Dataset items

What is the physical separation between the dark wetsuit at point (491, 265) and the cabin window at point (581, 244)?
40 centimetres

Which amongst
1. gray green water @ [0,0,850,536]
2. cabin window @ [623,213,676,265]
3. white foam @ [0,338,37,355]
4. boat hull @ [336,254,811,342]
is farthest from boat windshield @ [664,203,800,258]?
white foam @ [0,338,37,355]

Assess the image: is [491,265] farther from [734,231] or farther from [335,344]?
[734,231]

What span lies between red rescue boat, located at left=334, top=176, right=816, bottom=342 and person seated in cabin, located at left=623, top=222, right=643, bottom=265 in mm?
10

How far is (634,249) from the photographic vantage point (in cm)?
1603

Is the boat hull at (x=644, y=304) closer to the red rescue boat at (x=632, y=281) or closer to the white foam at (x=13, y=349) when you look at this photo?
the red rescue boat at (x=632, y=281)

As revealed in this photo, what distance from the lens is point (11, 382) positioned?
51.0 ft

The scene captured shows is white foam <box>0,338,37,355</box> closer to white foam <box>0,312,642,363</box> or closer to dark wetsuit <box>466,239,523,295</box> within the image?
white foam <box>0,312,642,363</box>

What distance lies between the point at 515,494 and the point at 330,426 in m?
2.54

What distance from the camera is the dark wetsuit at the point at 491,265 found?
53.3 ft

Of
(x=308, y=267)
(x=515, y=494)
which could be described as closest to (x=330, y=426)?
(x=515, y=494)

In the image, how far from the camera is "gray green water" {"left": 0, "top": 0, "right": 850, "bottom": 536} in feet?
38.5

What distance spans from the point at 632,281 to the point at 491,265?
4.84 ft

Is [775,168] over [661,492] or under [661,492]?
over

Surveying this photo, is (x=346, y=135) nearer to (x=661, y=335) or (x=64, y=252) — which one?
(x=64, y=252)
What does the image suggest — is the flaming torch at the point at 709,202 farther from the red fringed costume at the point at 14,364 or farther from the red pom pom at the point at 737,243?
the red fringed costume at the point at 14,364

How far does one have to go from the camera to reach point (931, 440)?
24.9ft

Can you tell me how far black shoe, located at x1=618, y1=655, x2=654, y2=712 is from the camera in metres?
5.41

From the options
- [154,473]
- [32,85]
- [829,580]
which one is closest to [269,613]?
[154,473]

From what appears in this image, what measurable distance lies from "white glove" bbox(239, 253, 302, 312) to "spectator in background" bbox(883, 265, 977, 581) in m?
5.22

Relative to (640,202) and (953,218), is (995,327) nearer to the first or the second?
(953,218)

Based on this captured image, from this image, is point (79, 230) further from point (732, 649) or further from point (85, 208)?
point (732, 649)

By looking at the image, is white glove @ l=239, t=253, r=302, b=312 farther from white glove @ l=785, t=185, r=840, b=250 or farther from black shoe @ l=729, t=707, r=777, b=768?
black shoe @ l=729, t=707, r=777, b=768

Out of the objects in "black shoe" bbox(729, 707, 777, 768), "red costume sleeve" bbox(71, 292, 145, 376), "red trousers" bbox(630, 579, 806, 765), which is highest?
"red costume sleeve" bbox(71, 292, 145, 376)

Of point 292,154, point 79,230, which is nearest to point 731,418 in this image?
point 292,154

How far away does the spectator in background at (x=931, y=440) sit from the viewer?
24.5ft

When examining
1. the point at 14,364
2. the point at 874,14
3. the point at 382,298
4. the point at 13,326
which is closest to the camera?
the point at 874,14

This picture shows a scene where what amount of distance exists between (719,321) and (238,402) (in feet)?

§ **Given exercise**
Copy the listing above again word for word, starting at the line that contains "From what appears" and ending at the end of the listing.

§ **Expected answer**
From what appears in this image, what measurable distance lies from "white glove" bbox(239, 253, 302, 312) to "spectator in background" bbox(883, 265, 977, 581) in m?
5.22

Relative to (640,202) and (953,218), is (995,327) nearer to the first or the second?
(953,218)

Based on this captured image, from this image, is point (79, 230) further from point (732, 649) or further from point (85, 208)?
point (732, 649)

By looking at the image, is white glove @ l=239, t=253, r=302, b=312 farther from white glove @ l=785, t=185, r=840, b=250 or farther from black shoe @ l=729, t=707, r=777, b=768?
black shoe @ l=729, t=707, r=777, b=768

Out of the objects in "black shoe" bbox(729, 707, 777, 768), "red costume sleeve" bbox(71, 292, 145, 376), "red trousers" bbox(630, 579, 806, 765), which is highest?
"red costume sleeve" bbox(71, 292, 145, 376)

Of point 292,154, point 79,230, which is nearest to point 731,418 in this image?
point 292,154

How far away does the spectator in background at (x=931, y=440) sit from the viewer?
24.5ft

When examining
1. the point at 14,364
2. the point at 874,14
3. the point at 382,298
4. the point at 13,326
which is closest to the camera?
the point at 874,14

This picture shows a scene where what amount of distance exists between (719,321) and (238,402) (in feet)?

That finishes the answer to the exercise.